# GOAL OF THE EXERCISE:
Across the data below, in how many lines does the word "Because" appear? Give only the number.

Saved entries
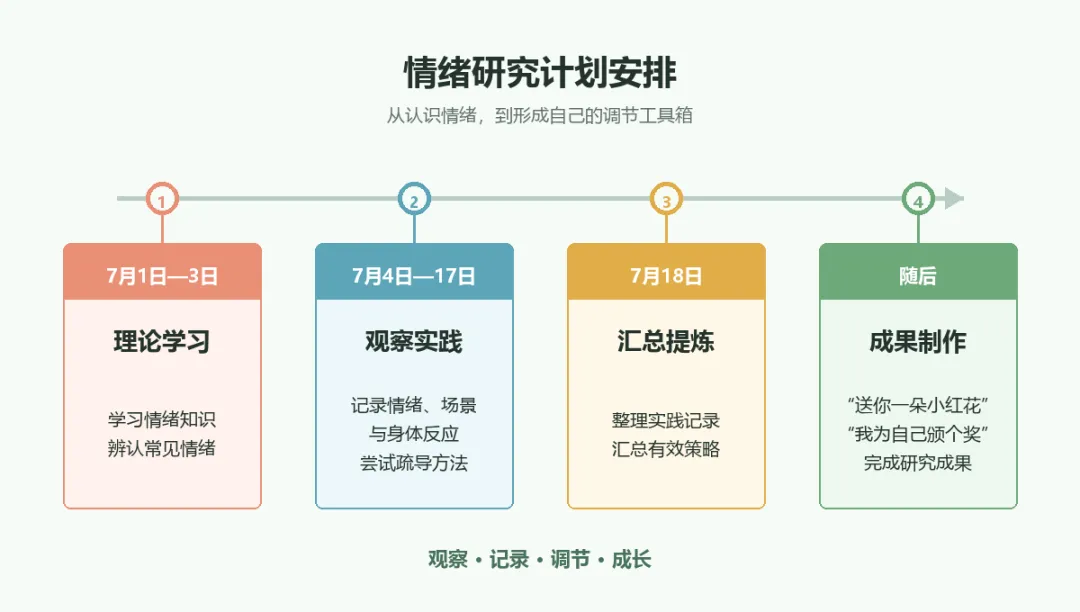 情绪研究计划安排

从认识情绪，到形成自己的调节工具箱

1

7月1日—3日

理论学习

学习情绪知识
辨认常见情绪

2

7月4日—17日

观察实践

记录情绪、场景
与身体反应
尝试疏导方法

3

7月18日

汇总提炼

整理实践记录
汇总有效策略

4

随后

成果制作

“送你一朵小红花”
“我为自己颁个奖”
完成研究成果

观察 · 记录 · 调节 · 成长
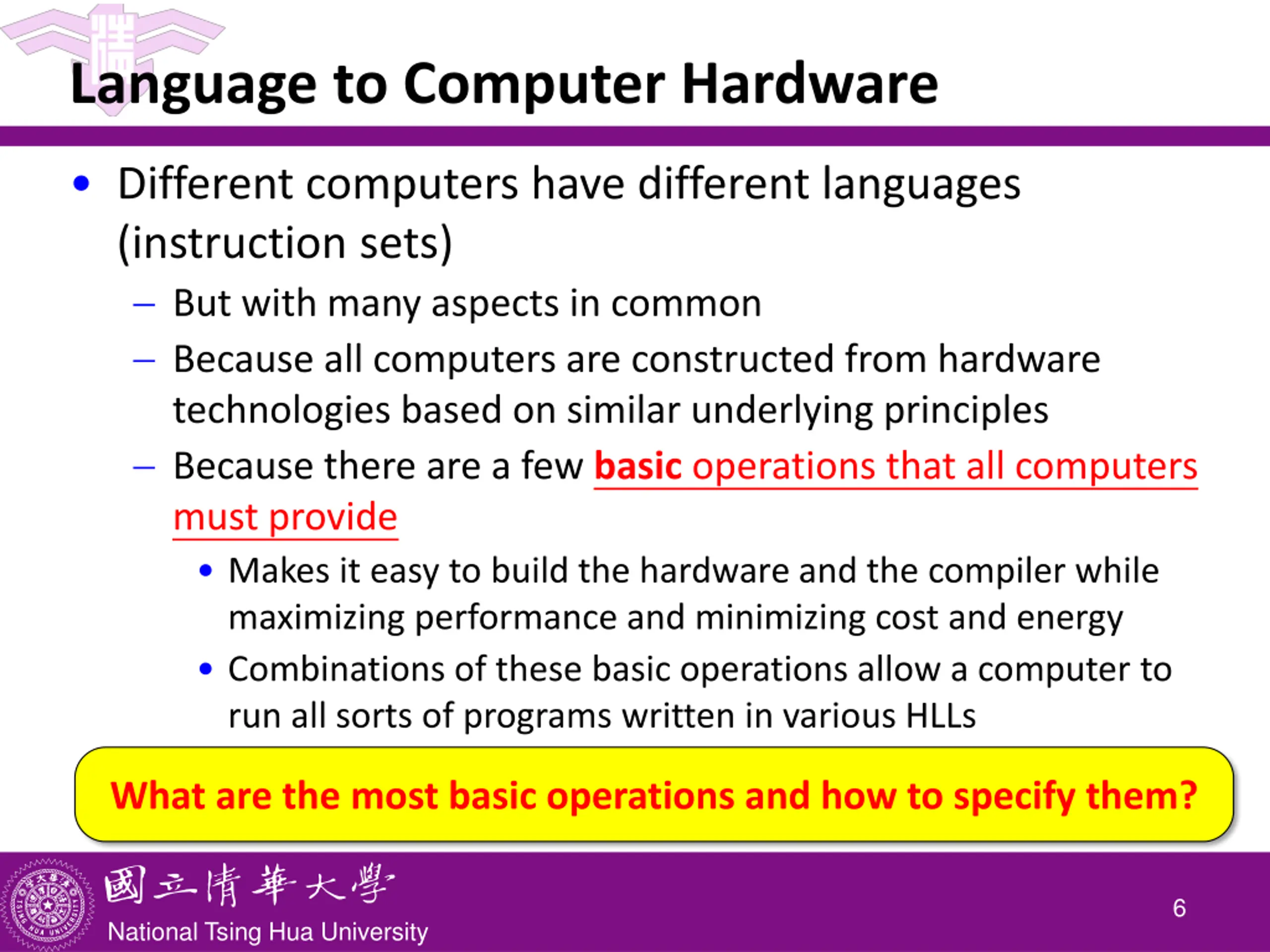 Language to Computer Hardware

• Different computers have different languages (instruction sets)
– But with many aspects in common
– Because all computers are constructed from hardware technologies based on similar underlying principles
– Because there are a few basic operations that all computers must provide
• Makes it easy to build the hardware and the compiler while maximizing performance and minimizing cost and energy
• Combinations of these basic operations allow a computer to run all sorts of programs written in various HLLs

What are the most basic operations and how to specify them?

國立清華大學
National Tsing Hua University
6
...
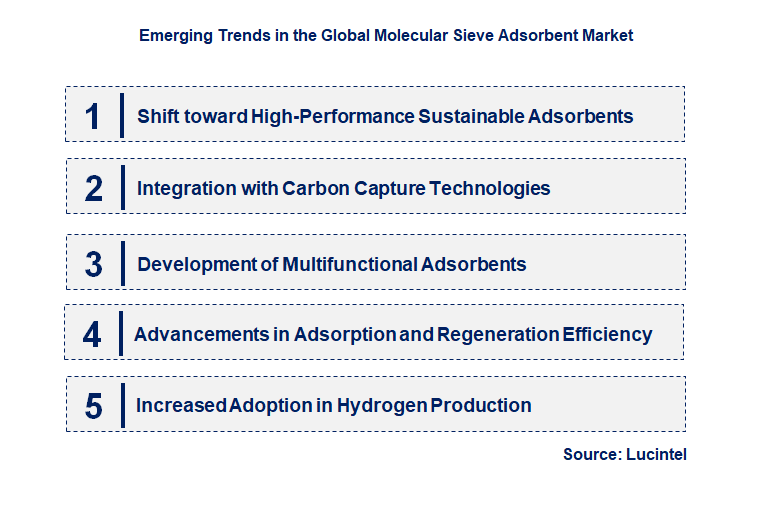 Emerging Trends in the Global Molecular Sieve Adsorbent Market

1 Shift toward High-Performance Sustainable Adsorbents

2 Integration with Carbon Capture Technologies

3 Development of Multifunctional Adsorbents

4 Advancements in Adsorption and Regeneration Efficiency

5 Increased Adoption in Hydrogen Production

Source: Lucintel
---
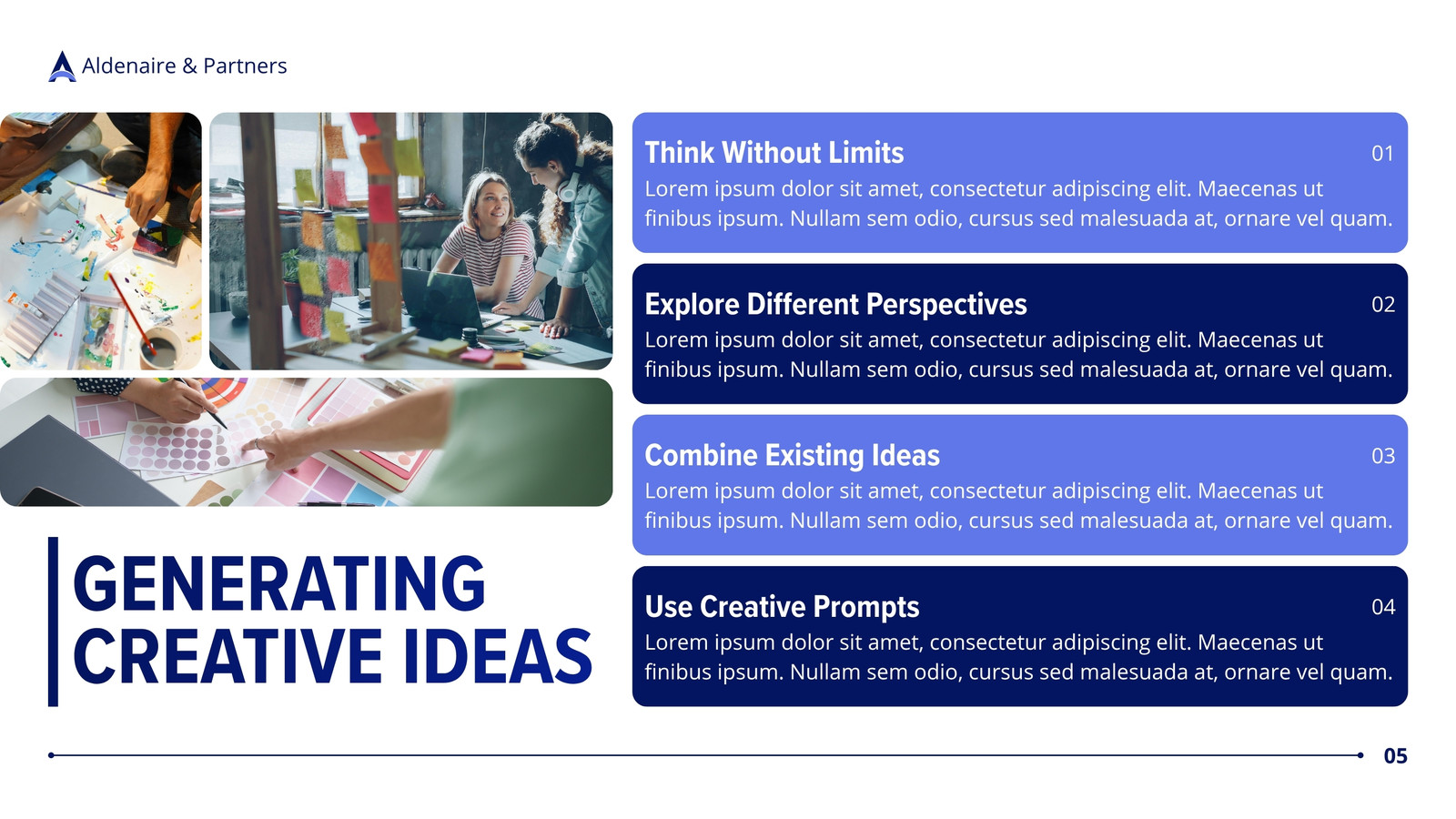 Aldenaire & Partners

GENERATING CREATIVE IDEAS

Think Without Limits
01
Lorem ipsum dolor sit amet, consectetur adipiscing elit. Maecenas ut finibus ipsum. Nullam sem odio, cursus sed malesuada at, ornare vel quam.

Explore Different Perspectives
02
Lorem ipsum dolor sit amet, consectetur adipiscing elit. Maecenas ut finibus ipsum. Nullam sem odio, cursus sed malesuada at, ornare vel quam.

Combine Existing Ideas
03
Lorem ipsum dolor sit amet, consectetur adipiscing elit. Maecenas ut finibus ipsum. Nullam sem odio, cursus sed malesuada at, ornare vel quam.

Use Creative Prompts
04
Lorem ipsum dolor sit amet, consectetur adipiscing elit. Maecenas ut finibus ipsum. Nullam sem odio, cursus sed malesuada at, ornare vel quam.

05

# WRITTEN SOLUTION:
2